Daily Wrap-up: TSX closes flat despite oil, gold, Bombardier

TSX closes flat despite oil, gold, Bombardier... Canada’s oil, gas industries will bounce back, but not this year... Wages little changed in February...

Steve Randall
TSX closes flat despite oil, gold, Bombardier
There were some positive forces at work Thursday which boosted the main index of the TSX. However, those forces were not enough to offset some weaker global sentiment.
Oil prices continued to rise with the Fed’s decision on interest rate in the previous session weakening the US dollar; gold was also helped by the Fed and the BoJ’s interest rate freezes.

Meanwhile, Bombardier announced a multibillion dollar deal with Delta for up to 125 C-Series jets. The Montreal firm’s news was hailed by its CEO as a “turning moment” and stocks rose 3.5 per cent.

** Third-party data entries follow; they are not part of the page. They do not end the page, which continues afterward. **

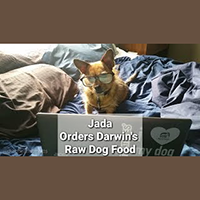Ordering raw dog food from Darwin's Natural Pet Products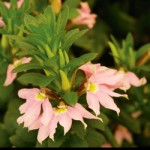 Scaevola Fancy Pink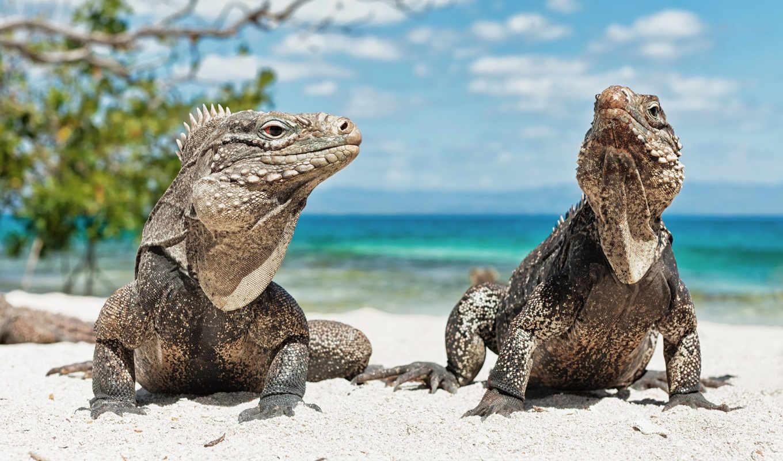 животные, рептилии, пляже, iguana,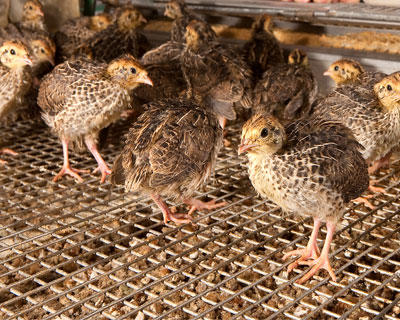 ВЧечне появился производитель перепелиных яиц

Elsewhere, Wall Street ended the day lower with Apple dragging once again. Asian markets closed mixed with Sydney and Hong Kong advancing while the other major markets dropped. European indexes were also mixed with Frankfurt and London among the winners.
The S&P/TSX Composite Index closed down 1.23 (0.01 per cent)
The Dow Jones closed down 210.8 (1.17 per cent)
Oil is trending higher (Brent $47.84, WTI $45.87 at 4.50pm)
Gold is trending higher (1268.90 at 4.50pm)
The loonie is valued at U$0.7972
Canada’s oil, gas industries will bounce back, but not this year
A new report from the Conference Board expects better times ahead for Canada’s oil and natural gas industries, but not until 2017. The next year will continue tough, the report says, with oil suffering $3 billion of losses and natural gas losing $1 billion.

Those losses are lower than 2015’s combined $7 billion pre-tax losses and Carlos Murillo, Conference Board economist commented: “Next year, a combination of cost-cutting measures, increasing production and slightly higher oil prices should boost industry profits, helping the industry return to the black in 2017.”
Wages little changed in February
Average weekly earnings of non-farm payroll employees were $954 in February, little changed from the previous month and from 12 months earlier Statistics Canada reported Thursday that earnings growth has levelled off since February 2015. Non-farm payroll employees worked an average of 32.9 hours per week in February, roughly in line with the previous month and a year earlier.